Extracted data entries

----------------------------------------

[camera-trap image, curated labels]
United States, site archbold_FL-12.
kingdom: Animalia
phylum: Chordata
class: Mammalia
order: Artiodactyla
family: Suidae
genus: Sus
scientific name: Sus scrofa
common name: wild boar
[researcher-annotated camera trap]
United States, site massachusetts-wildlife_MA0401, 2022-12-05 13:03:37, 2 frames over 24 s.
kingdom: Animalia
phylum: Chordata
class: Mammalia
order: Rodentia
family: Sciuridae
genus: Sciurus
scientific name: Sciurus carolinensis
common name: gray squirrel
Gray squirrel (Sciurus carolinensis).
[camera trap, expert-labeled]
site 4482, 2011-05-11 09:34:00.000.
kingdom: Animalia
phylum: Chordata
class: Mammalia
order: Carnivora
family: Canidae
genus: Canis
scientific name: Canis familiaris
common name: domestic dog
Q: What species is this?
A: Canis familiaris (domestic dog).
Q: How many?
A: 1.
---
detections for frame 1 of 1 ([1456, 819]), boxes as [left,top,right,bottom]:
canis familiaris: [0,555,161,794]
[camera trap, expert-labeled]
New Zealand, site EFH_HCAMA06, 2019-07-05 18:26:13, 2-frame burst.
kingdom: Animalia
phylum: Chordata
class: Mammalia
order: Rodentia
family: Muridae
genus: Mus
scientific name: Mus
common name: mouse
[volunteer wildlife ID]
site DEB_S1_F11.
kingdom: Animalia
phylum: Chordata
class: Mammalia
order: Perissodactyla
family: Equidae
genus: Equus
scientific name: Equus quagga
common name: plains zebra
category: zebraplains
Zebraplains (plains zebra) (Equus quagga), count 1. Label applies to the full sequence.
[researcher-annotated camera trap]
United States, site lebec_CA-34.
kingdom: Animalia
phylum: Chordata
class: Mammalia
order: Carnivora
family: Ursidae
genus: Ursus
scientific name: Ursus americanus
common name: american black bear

----------------------------------------

◆ TO DO
Of the entries listed above, reproduce only the lines starting at the line containing "order: Artiodactyla" and ending at the line containing "scientific name: Sciurus carolinensis". Include both, exactly as they stand.

◆ RESULT BELOW
order: Artiodactyla
family: Suidae
genus: Sus
scientific name: Sus scrofa
common name: wild boar
[researcher-annotated camera trap]
United States, site massachusetts-wildlife_MA0401, 2022-12-05 13:03:37, 2 frames over 24 s.
kingdom: Animalia
phylum: Chordata
class: Mammalia
order: Rodentia
family: Sciuridae
genus: Sciurus
scientific name: Sciurus carolinensis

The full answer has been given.